Elbette her güzelliğin bir bedeli var.

Ve o bedel günden güne zamlanıyor.

BOTOKS YÜZDE 50 ZAMLANDI

Klinikten kliniğe değişmekle birlikte, işlem ücretleri de geçen yıla oranla yüzde 25 hatta bazı bölgelerde ve kullanılan kimi markalarda yüzde 50 arttı.

Çünkü ürünler yurtdışından geliyor yani döviz kuru ile alım yapılıyor.

Örneğin botoks geçen yıl 7.000 TL’ye yapılabiliyorken bu yıl fiyat 15.000 TL.

Dudak, elmacık kemiği, çene hattı için kullanılan dolgular da markasına, kalıcılığına ve uygulayan doktorun fiyat tarifesine göre ücretlendiriliyor.

1 ml fiyatı 10.000 TL ile 15.000 TL.

Daha uygun fiyata işlem yapılan merkezler de var.

Ancak, uzmanlar ‘kaçak ürün’ yani ‘sahte, ruhsatsız ürün’ furyasına dikkat çekiyor.

Yine günün sonunda bilindik cümle kuruluyor:

“Çirkin insan yoktur, parası olmayan vardır.”

Özetle; güzellik günümüzde satın alınabilir halde.

“BU BİR BEĞENİLME, ONAYLANMA VE MODA SALGINI”

İşin bir boyutu daha var; o da psikolojik baskı.

Çoğunlukla da kişinin kendine, aynadaki yansımasına uyguladığı baskı…

Finlandiya ABO Üniversitesi Öğretim Üyesi, Profesör Doktor Ebru Şalcıoğlu:

“Kimsenin yaşlanmadığı bir dünyada bizim yaşlanmamız da normal değil. Yılları geri sarma ihtiyacı çok önemli.” diyor.

Ve ekliyor:

Ancak, bunun için verilen çaba uç noktaya ulaştı. Aynaya baktığımızda memnuniyetsizlik arttı. Bu memnuniyetsizliğe karşı çok fazla işlem var ve bu işlemleri yaptıran çok fazla kişi var.

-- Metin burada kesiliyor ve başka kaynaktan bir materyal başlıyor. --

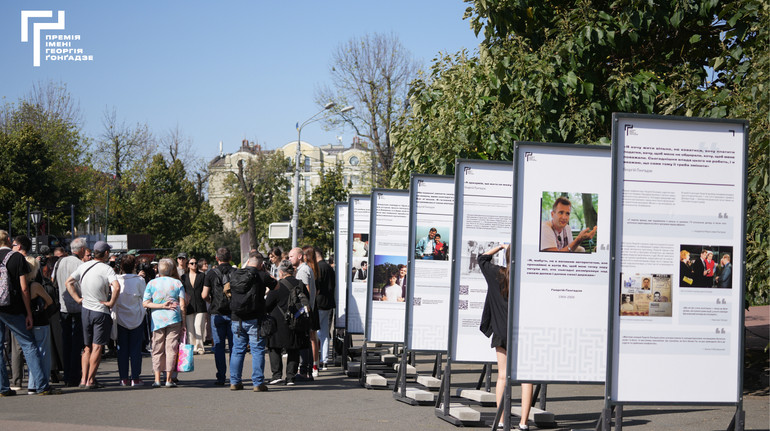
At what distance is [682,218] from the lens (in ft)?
22.7

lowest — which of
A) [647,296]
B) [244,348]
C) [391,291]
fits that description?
[244,348]

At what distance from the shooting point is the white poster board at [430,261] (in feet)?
38.1

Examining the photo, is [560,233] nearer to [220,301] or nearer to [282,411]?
[282,411]

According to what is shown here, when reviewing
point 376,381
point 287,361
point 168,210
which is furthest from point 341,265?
point 168,210

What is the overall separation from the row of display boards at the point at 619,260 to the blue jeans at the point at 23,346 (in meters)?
5.14

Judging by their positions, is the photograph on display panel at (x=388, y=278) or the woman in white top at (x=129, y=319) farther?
the photograph on display panel at (x=388, y=278)

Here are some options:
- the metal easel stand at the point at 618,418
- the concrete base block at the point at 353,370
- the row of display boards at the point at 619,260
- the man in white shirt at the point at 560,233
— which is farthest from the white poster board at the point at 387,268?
the metal easel stand at the point at 618,418

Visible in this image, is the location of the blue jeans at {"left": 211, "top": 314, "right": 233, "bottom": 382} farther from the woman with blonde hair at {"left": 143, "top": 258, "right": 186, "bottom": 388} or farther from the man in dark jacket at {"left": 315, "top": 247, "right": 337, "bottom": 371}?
the man in dark jacket at {"left": 315, "top": 247, "right": 337, "bottom": 371}

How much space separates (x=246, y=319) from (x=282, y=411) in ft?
7.75

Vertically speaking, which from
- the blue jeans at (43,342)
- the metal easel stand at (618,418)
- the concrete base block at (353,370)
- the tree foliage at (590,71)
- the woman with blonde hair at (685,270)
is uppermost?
the tree foliage at (590,71)

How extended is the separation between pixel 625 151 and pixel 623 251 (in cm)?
74

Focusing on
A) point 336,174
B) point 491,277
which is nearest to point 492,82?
point 491,277

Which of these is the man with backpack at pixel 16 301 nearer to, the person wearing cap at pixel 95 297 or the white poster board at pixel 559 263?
the person wearing cap at pixel 95 297

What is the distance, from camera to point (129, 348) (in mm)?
12969
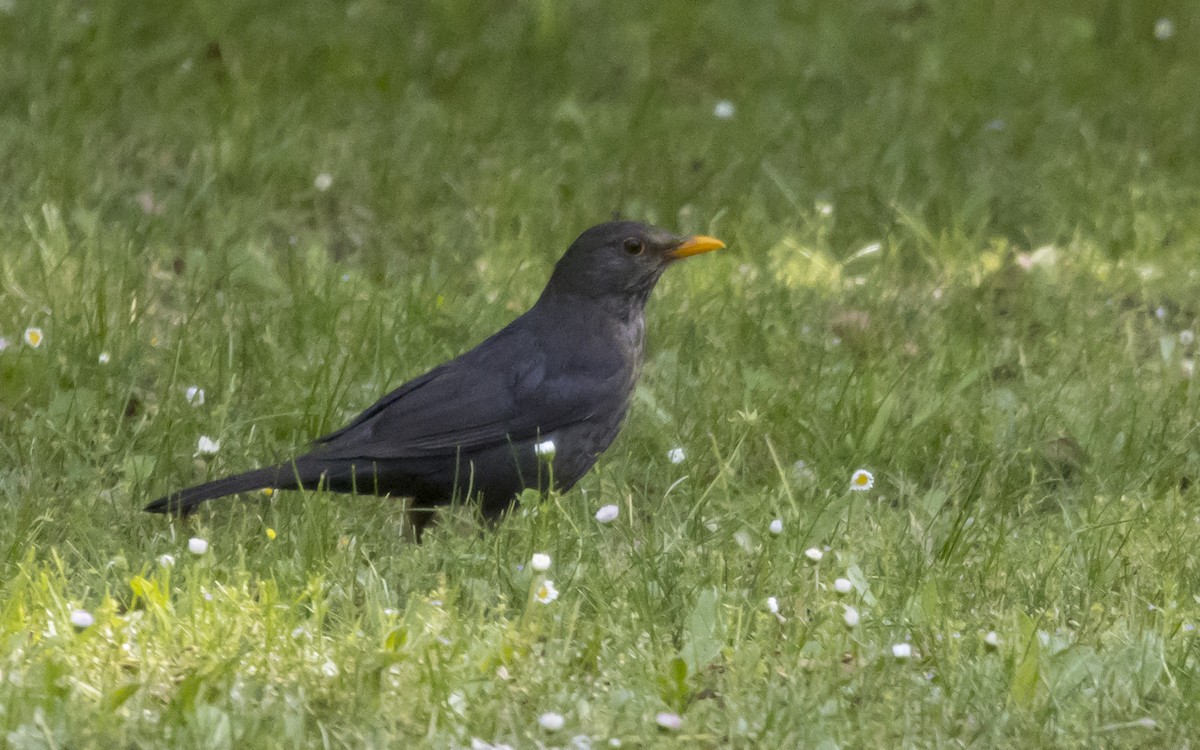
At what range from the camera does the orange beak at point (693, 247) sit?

Yani birbirine örnek olan çok.

Prof. Şalcıoğlu’na göre; dozunda müdahaleler kişinin kendisini iyi hissetmesi açısından önemli.

Fakat, son yıllarda sosyal medyanın tetiklediği güzellik algısı uçsuz bucaksız…

“BOTOKS YAPTIRMAYAN ‘DEMODE’ OLUYOR”

Estetik operasyon ve işlem çılgınlığı tam anlamıyla sosyal medyada tetiklenen bir trend yani moda oldu. Takip etme isteği, taklit etme isteği doğuyor. Demode kalan üzülüyor, psikolojisi bozuluyor. Hızla estetik cerrahlara ya da merkezlere koşuyor.”

Kimileri ‘güzellik kavramı doğallığa dönsün’, ‘kadınlar meta değildir’, ‘erkekler bakımlı olsun ama estetik operasyon sırıtıyor’ derken gelinen nokta bu.